The exercise: Give the material again in full, matching it exactly.
****************************************
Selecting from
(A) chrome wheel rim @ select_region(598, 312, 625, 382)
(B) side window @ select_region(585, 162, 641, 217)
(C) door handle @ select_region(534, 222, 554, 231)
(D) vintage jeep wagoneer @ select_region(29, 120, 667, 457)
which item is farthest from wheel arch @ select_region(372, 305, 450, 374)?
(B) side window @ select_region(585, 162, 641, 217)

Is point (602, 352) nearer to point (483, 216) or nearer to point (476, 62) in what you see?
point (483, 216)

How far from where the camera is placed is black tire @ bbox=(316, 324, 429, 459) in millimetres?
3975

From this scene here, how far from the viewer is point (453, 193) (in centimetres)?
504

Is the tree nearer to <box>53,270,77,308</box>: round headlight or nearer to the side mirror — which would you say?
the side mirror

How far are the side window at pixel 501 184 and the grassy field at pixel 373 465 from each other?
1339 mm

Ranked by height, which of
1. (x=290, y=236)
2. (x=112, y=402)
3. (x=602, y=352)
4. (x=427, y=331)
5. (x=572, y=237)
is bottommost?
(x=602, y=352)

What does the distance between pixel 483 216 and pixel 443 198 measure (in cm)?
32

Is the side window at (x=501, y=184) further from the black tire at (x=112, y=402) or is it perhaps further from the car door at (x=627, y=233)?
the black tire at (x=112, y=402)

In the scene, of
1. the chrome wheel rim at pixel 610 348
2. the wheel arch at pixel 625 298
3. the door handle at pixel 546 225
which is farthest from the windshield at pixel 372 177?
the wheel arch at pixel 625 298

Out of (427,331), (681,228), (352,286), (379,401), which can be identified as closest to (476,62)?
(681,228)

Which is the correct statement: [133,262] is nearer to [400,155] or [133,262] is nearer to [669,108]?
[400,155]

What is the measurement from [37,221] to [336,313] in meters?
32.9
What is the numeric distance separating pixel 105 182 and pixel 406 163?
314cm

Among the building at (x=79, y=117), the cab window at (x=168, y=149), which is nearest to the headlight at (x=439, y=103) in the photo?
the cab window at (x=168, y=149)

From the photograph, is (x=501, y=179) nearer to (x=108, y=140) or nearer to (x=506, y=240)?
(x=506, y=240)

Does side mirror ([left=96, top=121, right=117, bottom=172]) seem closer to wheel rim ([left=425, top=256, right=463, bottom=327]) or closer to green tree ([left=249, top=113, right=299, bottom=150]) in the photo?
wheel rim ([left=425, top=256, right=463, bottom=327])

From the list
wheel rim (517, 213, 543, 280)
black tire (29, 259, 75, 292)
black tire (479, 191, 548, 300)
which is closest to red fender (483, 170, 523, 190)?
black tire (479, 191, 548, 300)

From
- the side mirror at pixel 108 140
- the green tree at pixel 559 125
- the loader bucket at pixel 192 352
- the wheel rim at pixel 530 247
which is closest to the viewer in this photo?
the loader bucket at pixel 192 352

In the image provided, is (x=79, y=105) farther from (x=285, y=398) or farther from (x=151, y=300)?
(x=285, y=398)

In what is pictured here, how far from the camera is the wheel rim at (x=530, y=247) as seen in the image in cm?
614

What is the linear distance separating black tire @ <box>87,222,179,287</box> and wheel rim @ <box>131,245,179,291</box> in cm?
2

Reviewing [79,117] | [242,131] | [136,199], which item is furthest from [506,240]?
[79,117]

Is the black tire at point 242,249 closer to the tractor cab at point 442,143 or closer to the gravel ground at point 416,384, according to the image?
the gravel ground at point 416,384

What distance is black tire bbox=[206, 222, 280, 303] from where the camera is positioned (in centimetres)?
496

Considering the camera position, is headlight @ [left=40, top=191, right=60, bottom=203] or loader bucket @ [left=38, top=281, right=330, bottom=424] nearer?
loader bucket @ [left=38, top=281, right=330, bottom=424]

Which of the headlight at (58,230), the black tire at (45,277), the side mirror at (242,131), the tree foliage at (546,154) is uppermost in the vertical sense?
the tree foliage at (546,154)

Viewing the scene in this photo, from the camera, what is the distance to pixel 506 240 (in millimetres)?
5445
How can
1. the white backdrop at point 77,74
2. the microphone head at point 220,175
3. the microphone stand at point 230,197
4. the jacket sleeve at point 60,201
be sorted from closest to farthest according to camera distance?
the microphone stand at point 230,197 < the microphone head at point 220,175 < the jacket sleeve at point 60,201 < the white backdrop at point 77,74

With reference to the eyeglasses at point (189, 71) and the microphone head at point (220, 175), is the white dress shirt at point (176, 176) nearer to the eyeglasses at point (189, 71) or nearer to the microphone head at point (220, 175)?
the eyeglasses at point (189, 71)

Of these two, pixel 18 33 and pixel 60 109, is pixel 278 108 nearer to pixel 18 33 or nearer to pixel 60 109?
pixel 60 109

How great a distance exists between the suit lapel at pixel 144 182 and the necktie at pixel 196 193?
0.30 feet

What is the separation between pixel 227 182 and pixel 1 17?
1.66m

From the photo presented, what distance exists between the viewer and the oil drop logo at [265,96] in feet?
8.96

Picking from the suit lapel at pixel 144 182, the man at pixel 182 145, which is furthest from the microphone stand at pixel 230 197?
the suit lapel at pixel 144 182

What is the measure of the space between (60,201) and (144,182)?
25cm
****************************************
Answer to the problem:
Selecting from
(A) chrome wheel rim @ select_region(598, 312, 625, 382)
(B) side window @ select_region(585, 162, 641, 217)
(C) door handle @ select_region(534, 222, 554, 231)
(D) vintage jeep wagoneer @ select_region(29, 120, 667, 457)
which item is farthest from wheel arch @ select_region(372, 305, 450, 374)?
(B) side window @ select_region(585, 162, 641, 217)

Is point (602, 352) nearer to point (483, 216) or nearer to point (476, 62) in what you see?
point (483, 216)

How far from where the camera is placed is black tire @ bbox=(316, 324, 429, 459) in millimetres?
3975

From this scene here, how far from the viewer is point (453, 193) (in centimetres)?
504

Is the tree nearer to <box>53,270,77,308</box>: round headlight or nearer to the side mirror — which would you say?
the side mirror

How far are the side window at pixel 501 184 and the grassy field at pixel 373 465 from each other?
1339 mm

Ranked by height, which of
1. (x=290, y=236)
2. (x=112, y=402)
3. (x=602, y=352)
4. (x=427, y=331)
5. (x=572, y=237)
is bottommost?
(x=602, y=352)

What does the distance between pixel 483 216 and pixel 443 198 measure (in cm)?
32

Is the side window at (x=501, y=184) further from the black tire at (x=112, y=402) or is it perhaps further from the car door at (x=627, y=233)?
the black tire at (x=112, y=402)

In the scene, of
1. the chrome wheel rim at pixel 610 348
2. the wheel arch at pixel 625 298
3. the door handle at pixel 546 225
which is farthest from the windshield at pixel 372 177?
the wheel arch at pixel 625 298

Out of (427,331), (681,228), (352,286), (379,401), which can be identified as closest to (476,62)?
(681,228)

Which is the correct statement: [133,262] is nearer to [400,155] or [133,262] is nearer to [669,108]?
[400,155]

What is the measurement from [37,221] to [336,313] in meters?
32.9
What is the numeric distance separating pixel 105 182 and pixel 406 163?
314cm

Among the building at (x=79, y=117), the cab window at (x=168, y=149), which is nearest to the headlight at (x=439, y=103) in the photo?
the cab window at (x=168, y=149)

From the photograph, is (x=501, y=179) nearer to (x=108, y=140) or nearer to (x=506, y=240)?
(x=506, y=240)

Does side mirror ([left=96, top=121, right=117, bottom=172]) seem closer to wheel rim ([left=425, top=256, right=463, bottom=327]) or closer to green tree ([left=249, top=113, right=299, bottom=150]) in the photo?
wheel rim ([left=425, top=256, right=463, bottom=327])

From the list
wheel rim (517, 213, 543, 280)
black tire (29, 259, 75, 292)
black tire (479, 191, 548, 300)
which is closest to red fender (483, 170, 523, 190)?
black tire (479, 191, 548, 300)

From
- the side mirror at pixel 108 140
- the green tree at pixel 559 125
- the loader bucket at pixel 192 352
- the wheel rim at pixel 530 247
which is closest to the viewer in this photo?
the loader bucket at pixel 192 352

In the image provided, is (x=79, y=105) farther from (x=285, y=398) or farther from (x=151, y=300)?
(x=285, y=398)

In what is pictured here, how far from the camera is the wheel rim at (x=530, y=247) as seen in the image in cm?
614

What is the linear distance separating black tire @ <box>87,222,179,287</box> and wheel rim @ <box>131,245,179,291</box> in cm?
2

Reviewing [79,117] | [242,131] | [136,199], which item is furthest from [506,240]?
[79,117]

Is the black tire at point 242,249 closer to the tractor cab at point 442,143 or closer to the gravel ground at point 416,384, according to the image?
the gravel ground at point 416,384

What distance is black tire bbox=[206, 222, 280, 303] from where the camera is positioned (in centimetres)?
496

Considering the camera position, is headlight @ [left=40, top=191, right=60, bottom=203] or loader bucket @ [left=38, top=281, right=330, bottom=424] nearer?
loader bucket @ [left=38, top=281, right=330, bottom=424]

Which of the headlight at (58,230), the black tire at (45,277), the side mirror at (242,131), the tree foliage at (546,154) is uppermost in the vertical sense?
the tree foliage at (546,154)

Viewing the scene in this photo, from the camera, what is the distance to pixel 506 240 (in millimetres)?
5445
How can
1. the white backdrop at point 77,74
2. the microphone head at point 220,175
3. the microphone stand at point 230,197
4. the jacket sleeve at point 60,201
be sorted from closest to farthest according to camera distance?
the microphone stand at point 230,197 < the microphone head at point 220,175 < the jacket sleeve at point 60,201 < the white backdrop at point 77,74

With reference to the eyeglasses at point (189, 71) and the microphone head at point (220, 175), is the white dress shirt at point (176, 176) nearer to the eyeglasses at point (189, 71) or nearer to the microphone head at point (220, 175)?
the eyeglasses at point (189, 71)

Of these two, pixel 18 33 and pixel 60 109, is pixel 278 108 nearer to pixel 18 33 or nearer to pixel 60 109?
pixel 60 109

How great a distance exists between the suit lapel at pixel 144 182 and the necktie at pixel 196 193?
0.30 feet

What is the separation between pixel 227 182 and pixel 1 17?
1.66m

From the photo presented, what distance exists between the viewer and the oil drop logo at [265,96] in feet?
8.96

Picking from the suit lapel at pixel 144 182, the man at pixel 182 145, which is furthest from the microphone stand at pixel 230 197?
the suit lapel at pixel 144 182

What is the measure of the space between (60,201) and (144,182)?
25cm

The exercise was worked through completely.